The exercise.
Copy out every line in the entries below that contains the word "farthest". Uppercase and lowercase count as different.
┌─ Records provided
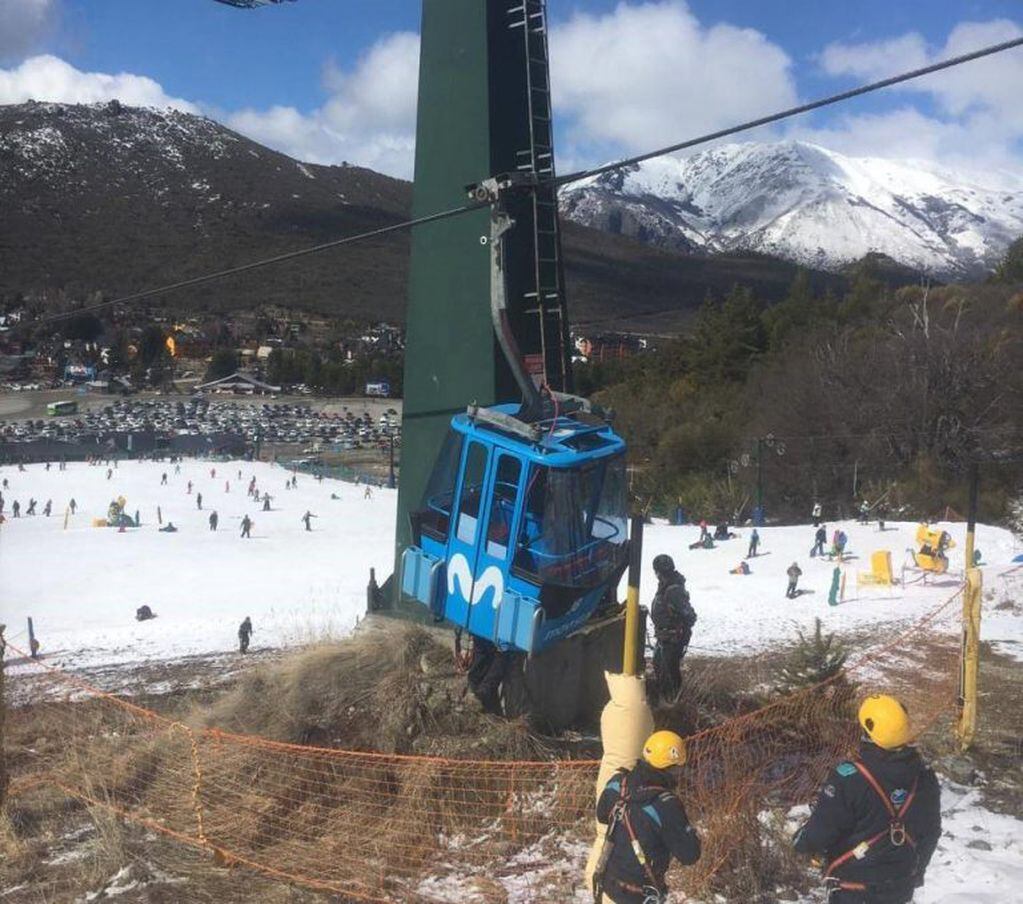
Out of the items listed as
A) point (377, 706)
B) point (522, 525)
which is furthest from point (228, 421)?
point (522, 525)

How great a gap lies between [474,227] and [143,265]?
18940cm

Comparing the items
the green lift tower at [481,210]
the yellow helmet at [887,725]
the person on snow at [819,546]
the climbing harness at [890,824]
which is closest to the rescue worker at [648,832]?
the climbing harness at [890,824]

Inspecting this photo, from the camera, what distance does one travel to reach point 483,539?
23.6 ft

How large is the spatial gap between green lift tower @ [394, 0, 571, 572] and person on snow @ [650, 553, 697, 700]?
6.36ft

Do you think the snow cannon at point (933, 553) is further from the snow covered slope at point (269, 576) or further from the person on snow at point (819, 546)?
the person on snow at point (819, 546)

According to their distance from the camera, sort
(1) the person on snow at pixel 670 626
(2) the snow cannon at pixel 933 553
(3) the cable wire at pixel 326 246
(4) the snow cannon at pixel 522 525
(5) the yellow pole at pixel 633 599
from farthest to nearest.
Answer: (2) the snow cannon at pixel 933 553
(1) the person on snow at pixel 670 626
(3) the cable wire at pixel 326 246
(4) the snow cannon at pixel 522 525
(5) the yellow pole at pixel 633 599

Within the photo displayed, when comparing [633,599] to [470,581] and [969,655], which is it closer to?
[470,581]

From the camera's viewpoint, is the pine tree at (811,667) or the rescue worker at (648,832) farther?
the pine tree at (811,667)

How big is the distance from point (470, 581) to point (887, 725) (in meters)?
3.67

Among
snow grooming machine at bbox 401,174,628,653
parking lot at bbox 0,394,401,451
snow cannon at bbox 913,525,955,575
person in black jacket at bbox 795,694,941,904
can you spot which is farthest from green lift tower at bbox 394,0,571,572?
parking lot at bbox 0,394,401,451

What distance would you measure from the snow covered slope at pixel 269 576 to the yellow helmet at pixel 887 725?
7.69 metres

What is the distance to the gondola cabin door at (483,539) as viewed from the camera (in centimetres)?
705

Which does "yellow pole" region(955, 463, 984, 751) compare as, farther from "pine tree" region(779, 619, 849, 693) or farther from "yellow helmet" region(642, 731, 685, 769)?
"yellow helmet" region(642, 731, 685, 769)

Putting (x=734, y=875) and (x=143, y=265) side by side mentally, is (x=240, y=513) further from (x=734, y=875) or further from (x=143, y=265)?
(x=143, y=265)
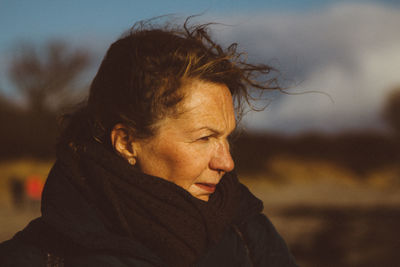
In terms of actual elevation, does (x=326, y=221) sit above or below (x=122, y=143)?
below

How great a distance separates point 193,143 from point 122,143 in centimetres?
34

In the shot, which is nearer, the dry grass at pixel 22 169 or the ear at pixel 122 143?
the ear at pixel 122 143

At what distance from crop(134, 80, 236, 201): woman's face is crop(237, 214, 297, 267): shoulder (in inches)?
13.3

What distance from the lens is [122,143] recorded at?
1.96m

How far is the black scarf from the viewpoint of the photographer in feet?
5.99

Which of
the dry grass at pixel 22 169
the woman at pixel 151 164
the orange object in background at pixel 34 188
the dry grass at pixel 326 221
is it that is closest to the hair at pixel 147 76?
the woman at pixel 151 164

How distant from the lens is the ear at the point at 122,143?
1943 mm

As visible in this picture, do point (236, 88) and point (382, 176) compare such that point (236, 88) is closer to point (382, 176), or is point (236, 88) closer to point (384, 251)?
point (384, 251)

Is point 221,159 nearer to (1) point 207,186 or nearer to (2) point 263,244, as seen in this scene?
(1) point 207,186

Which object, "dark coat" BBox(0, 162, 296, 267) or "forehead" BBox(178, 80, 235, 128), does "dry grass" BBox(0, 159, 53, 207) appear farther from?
"forehead" BBox(178, 80, 235, 128)

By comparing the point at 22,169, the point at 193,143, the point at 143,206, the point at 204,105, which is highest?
the point at 204,105

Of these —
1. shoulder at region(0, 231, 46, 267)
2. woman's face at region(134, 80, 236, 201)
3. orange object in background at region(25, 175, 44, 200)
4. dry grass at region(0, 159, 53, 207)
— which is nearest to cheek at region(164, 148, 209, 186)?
woman's face at region(134, 80, 236, 201)

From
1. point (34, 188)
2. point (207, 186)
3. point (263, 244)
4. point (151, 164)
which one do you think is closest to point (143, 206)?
point (151, 164)

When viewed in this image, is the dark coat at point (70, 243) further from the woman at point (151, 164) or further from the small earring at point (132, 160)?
the small earring at point (132, 160)
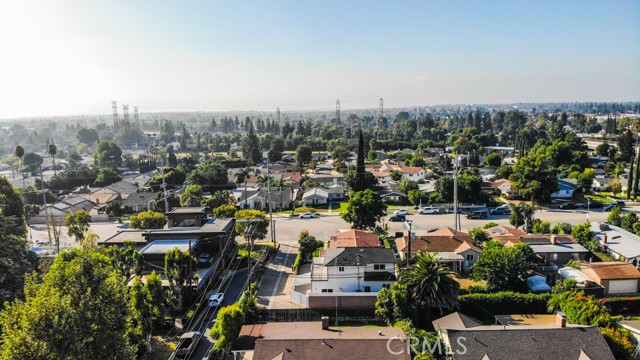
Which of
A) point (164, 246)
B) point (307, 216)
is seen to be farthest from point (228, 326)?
point (307, 216)

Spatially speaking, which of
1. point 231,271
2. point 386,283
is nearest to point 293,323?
point 386,283

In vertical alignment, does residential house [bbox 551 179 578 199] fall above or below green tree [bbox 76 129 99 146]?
below

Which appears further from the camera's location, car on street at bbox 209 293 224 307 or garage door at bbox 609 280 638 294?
garage door at bbox 609 280 638 294

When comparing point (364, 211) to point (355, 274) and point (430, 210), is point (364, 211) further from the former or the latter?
point (430, 210)

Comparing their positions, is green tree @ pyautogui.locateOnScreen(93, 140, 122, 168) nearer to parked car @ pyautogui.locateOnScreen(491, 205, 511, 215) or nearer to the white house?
parked car @ pyautogui.locateOnScreen(491, 205, 511, 215)

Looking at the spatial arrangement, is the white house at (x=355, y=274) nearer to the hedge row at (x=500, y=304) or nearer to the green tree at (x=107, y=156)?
the hedge row at (x=500, y=304)

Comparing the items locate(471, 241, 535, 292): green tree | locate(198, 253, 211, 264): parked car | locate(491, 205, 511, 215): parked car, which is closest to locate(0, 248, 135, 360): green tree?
locate(198, 253, 211, 264): parked car
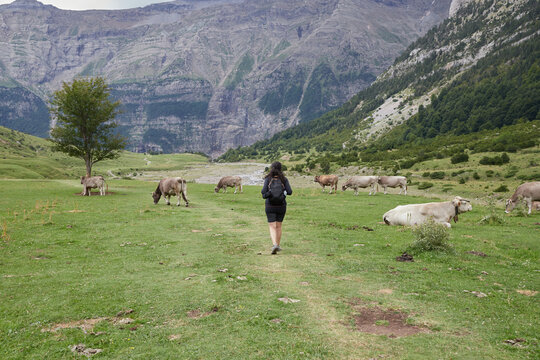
└─
Solution.
from farthest to nearest.
can you spot which is farthest from green lift tower at bbox 394,0,571,572?
is seen to be farthest from point (228, 326)?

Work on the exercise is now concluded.